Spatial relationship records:
-- START --

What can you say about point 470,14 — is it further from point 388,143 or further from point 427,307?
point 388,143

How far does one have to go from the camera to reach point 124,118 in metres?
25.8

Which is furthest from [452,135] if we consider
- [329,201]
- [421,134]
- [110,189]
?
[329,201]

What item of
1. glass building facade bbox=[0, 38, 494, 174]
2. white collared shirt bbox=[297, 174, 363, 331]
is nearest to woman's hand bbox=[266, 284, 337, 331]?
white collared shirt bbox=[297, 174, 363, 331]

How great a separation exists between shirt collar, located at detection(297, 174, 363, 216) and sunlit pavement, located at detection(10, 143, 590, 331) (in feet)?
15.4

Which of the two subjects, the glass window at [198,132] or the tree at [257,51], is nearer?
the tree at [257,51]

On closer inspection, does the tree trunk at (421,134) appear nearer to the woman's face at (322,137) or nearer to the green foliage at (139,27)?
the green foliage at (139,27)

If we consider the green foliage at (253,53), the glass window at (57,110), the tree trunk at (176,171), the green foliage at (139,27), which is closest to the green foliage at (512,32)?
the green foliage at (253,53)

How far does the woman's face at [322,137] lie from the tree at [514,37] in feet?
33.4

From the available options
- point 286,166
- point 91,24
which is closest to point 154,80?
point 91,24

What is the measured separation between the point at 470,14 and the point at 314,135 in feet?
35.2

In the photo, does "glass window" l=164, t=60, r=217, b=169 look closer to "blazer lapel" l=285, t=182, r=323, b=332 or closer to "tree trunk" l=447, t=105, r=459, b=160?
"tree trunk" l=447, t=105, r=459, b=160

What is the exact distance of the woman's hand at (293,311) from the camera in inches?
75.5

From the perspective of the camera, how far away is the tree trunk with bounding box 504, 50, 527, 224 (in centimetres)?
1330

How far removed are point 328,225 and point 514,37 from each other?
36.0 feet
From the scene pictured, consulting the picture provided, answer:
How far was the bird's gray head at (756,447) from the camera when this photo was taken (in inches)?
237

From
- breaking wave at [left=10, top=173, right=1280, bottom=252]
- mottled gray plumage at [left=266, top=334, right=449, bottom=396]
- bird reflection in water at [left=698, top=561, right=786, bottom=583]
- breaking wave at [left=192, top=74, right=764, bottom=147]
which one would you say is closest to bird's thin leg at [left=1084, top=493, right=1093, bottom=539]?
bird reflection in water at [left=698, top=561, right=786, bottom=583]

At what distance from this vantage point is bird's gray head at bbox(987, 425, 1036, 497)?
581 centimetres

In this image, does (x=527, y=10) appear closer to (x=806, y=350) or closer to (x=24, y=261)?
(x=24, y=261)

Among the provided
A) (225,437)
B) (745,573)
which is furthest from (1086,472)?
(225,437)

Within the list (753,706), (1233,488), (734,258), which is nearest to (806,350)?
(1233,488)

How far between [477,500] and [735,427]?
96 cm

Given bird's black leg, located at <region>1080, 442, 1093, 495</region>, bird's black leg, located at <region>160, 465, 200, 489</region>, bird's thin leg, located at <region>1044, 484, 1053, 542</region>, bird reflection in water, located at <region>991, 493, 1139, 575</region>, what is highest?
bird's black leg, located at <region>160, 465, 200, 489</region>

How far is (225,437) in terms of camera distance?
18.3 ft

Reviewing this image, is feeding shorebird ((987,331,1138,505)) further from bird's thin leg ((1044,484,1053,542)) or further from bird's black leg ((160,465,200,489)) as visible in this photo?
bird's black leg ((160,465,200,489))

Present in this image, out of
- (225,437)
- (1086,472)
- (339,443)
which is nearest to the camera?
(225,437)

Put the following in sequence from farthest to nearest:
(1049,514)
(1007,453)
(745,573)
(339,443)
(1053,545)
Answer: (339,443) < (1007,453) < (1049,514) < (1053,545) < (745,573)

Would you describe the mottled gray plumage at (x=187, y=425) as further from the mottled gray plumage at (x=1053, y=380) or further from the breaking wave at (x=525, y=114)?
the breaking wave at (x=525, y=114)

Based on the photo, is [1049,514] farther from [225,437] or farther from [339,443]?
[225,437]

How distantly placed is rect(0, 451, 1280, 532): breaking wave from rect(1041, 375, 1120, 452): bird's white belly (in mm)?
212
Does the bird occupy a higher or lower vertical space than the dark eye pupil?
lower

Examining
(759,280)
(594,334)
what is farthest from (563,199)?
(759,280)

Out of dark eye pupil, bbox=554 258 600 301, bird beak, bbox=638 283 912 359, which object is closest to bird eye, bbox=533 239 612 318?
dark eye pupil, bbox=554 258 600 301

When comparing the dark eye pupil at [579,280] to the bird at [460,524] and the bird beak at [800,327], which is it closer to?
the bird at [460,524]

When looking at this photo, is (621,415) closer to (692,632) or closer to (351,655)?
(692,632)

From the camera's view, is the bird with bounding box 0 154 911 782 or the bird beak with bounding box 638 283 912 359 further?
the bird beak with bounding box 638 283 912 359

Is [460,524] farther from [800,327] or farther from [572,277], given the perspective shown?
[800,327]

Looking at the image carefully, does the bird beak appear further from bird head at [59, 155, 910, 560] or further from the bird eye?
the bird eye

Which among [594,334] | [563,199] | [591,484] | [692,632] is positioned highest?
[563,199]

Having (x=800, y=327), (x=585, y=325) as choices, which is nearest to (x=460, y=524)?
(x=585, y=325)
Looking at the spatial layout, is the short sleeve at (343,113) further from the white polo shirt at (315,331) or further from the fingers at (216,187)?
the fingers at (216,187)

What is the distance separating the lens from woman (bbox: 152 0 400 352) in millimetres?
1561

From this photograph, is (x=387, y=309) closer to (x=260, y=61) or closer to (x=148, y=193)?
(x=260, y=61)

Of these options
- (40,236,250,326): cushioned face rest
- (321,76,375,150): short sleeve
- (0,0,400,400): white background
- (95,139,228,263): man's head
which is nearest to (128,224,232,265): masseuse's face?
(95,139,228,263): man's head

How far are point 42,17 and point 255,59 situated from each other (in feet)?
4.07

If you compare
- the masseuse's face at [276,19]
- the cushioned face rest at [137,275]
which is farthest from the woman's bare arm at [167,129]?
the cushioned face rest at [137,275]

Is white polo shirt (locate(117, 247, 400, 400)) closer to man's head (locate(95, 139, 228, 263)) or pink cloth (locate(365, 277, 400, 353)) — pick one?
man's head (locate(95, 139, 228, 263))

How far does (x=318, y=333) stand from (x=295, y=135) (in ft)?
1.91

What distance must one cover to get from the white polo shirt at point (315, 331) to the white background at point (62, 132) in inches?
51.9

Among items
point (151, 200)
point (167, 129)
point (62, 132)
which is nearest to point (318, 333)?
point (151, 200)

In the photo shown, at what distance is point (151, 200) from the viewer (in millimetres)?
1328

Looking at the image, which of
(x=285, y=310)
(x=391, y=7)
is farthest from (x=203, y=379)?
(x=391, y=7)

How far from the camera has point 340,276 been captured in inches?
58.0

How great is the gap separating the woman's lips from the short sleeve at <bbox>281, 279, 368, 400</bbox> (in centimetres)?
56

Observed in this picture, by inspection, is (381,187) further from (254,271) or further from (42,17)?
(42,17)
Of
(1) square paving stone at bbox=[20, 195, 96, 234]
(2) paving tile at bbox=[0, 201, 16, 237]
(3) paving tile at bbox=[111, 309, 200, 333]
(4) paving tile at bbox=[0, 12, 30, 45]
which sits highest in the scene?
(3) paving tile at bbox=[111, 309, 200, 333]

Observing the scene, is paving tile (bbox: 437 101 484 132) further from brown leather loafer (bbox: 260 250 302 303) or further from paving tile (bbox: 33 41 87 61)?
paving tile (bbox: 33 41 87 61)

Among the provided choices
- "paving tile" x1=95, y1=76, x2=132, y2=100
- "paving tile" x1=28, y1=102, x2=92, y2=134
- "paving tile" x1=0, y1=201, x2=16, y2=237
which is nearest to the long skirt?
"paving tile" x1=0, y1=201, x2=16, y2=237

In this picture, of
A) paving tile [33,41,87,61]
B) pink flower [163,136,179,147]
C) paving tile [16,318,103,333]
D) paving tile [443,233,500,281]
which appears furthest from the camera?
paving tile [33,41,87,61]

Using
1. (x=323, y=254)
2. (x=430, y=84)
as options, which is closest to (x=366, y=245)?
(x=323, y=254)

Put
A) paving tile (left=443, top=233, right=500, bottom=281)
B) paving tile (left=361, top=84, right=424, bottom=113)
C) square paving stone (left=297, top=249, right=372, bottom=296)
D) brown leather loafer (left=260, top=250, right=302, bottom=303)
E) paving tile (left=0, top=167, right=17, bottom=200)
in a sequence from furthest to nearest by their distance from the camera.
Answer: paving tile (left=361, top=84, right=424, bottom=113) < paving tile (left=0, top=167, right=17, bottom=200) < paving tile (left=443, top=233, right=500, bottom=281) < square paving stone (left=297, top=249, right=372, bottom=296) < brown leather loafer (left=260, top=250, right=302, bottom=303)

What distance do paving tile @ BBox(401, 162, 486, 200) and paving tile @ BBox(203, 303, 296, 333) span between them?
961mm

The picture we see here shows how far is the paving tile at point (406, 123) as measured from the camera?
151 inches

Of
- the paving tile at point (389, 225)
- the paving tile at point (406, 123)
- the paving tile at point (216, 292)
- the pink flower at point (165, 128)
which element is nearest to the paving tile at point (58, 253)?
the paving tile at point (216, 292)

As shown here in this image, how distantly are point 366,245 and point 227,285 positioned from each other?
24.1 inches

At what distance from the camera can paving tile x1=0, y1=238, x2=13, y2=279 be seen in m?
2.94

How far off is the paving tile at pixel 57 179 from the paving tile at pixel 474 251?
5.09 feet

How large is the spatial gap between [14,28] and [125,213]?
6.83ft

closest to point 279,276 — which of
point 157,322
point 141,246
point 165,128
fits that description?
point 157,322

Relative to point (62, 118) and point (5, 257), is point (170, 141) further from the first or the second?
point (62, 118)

-- END --

Set down, word for word, only the lines running from the line with "As shown here" to the last line of the listing above. Both of those lines belong in your answer.

Response to this task:
As shown here in this image, how distantly are point 366,245 and point 227,285 positioned from each other?
24.1 inches

At what distance from the camera can paving tile x1=0, y1=238, x2=13, y2=279 be seen in m?
2.94

How far off is the paving tile at pixel 57 179 from the paving tile at pixel 474 251?
5.09 feet

How large is the spatial gap between [14,28] and [125,213]?
6.83ft

closest to point 279,276 — which of
point 157,322
point 141,246
point 165,128
fits that description?
point 157,322

Relative to point (62, 118) and point (5, 257), is point (170, 141) further from the first or the second?
point (62, 118)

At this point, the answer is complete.